Spatial question records
++++
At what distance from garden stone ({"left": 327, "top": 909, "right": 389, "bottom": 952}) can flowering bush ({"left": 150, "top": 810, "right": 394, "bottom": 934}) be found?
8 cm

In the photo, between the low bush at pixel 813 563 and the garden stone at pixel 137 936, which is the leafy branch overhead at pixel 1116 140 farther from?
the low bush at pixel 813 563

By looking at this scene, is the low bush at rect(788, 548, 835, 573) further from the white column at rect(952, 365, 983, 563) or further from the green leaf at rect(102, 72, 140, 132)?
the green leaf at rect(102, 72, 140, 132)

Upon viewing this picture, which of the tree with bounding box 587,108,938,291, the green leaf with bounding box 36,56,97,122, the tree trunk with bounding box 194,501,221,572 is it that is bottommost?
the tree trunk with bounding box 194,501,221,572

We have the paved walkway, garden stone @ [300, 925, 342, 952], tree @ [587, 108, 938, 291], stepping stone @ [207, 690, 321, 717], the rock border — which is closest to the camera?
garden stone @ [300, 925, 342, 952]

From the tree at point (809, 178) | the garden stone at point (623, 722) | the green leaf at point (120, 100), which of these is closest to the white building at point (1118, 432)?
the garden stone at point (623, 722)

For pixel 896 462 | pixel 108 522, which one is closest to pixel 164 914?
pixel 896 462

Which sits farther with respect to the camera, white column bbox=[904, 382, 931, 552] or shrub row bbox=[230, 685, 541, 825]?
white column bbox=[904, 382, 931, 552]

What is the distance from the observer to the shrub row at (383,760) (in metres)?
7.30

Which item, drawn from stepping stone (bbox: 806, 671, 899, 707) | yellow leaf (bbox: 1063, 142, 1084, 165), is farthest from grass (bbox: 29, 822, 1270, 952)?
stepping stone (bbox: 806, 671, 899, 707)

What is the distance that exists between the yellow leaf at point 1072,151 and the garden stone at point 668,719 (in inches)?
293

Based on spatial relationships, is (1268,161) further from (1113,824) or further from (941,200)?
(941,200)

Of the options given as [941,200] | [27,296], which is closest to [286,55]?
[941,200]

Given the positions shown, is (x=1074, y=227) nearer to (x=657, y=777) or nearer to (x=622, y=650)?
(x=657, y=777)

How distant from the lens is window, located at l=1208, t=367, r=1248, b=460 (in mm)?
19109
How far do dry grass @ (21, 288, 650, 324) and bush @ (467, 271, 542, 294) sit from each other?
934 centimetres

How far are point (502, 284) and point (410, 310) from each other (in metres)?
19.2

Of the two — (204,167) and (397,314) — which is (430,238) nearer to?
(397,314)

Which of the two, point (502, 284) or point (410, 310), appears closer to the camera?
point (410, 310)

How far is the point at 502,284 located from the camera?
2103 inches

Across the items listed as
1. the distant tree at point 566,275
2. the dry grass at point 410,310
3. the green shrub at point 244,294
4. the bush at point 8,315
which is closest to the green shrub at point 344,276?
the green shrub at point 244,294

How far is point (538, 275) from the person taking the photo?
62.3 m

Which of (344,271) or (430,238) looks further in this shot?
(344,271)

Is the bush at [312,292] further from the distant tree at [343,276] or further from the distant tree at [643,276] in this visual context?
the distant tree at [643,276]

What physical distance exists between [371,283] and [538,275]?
++++
**WRITTEN REQUEST**
Copy every one of the records above word for word, with no changes.

**SOLUTION**
At what distance from garden stone ({"left": 327, "top": 909, "right": 389, "bottom": 952}) can flowering bush ({"left": 150, "top": 810, "right": 394, "bottom": 934}) be found?
8 cm

In the photo, between the low bush at pixel 813 563 and the garden stone at pixel 137 936, which is the leafy branch overhead at pixel 1116 140 farther from?
the low bush at pixel 813 563

By looking at this scene, is the low bush at rect(788, 548, 835, 573) further from the white column at rect(952, 365, 983, 563) or further from the green leaf at rect(102, 72, 140, 132)?
the green leaf at rect(102, 72, 140, 132)

Upon viewing this picture, which of the tree with bounding box 587,108,938,291, the green leaf with bounding box 36,56,97,122, the tree trunk with bounding box 194,501,221,572 is it that is bottommost?
the tree trunk with bounding box 194,501,221,572

We have the paved walkway, garden stone @ [300, 925, 342, 952], tree @ [587, 108, 938, 291], stepping stone @ [207, 690, 321, 717], the rock border — which is closest to the camera?
garden stone @ [300, 925, 342, 952]

From the tree at point (809, 178) | the garden stone at point (623, 722) | the green leaf at point (120, 100), which of these is closest to the white building at point (1118, 432)?
the garden stone at point (623, 722)

For pixel 896 462 | pixel 108 522, which one is closest to pixel 164 914?
pixel 896 462

Which sits farther with respect to the camera, white column bbox=[904, 382, 931, 552] or shrub row bbox=[230, 685, 541, 825]?
white column bbox=[904, 382, 931, 552]

What is the distance from the observer to the shrub row at (383,760) (in metres)?
7.30

Which item, drawn from stepping stone (bbox: 806, 671, 899, 707) | yellow leaf (bbox: 1063, 142, 1084, 165), is farthest from grass (bbox: 29, 822, 1270, 952)?
stepping stone (bbox: 806, 671, 899, 707)

What is the distance that exists between the yellow leaf at point 1072,151 and the garden stone at point 668,719 (in inches)?
293

Based on spatial relationships, is (1268,161) further from (1113,824) or further from (941,200)?
(941,200)

Of the options given as [941,200] | [27,296], which is closest to [286,55]?
[941,200]

Given the positions shown, is (x=1074, y=227) nearer to (x=657, y=777) or nearer to (x=622, y=650)?
(x=657, y=777)

How distant from the lens is window, located at l=1208, t=367, r=1248, b=460 (in mm)?
19109
How far do dry grass @ (21, 288, 650, 324) and bush @ (467, 271, 542, 294) sit from each other?
934 centimetres

How far are point (502, 284) and point (410, 310) from each other (in metres)?
19.2

Of the two — (204,167) and (397,314) — which is (430,238) nearer to?
(397,314)

Which of the two, point (502, 284) or point (410, 310), appears closer to the camera?
point (410, 310)

How far is the point at 502,284 located from the camera?
2103 inches

Across the items listed as
1. the distant tree at point 566,275
2. the dry grass at point 410,310
3. the green shrub at point 244,294
4. the bush at point 8,315
which is closest to the green shrub at point 344,276?
the green shrub at point 244,294

How far is point (538, 275) from the person taking the photo?
62.3 m

Which of (344,271) or (430,238) looks further in this shot?
(344,271)

Is the bush at [312,292] further from the distant tree at [343,276] or further from the distant tree at [643,276] in this visual context?
the distant tree at [643,276]

What physical distance exists between [371,283] and [538,275]?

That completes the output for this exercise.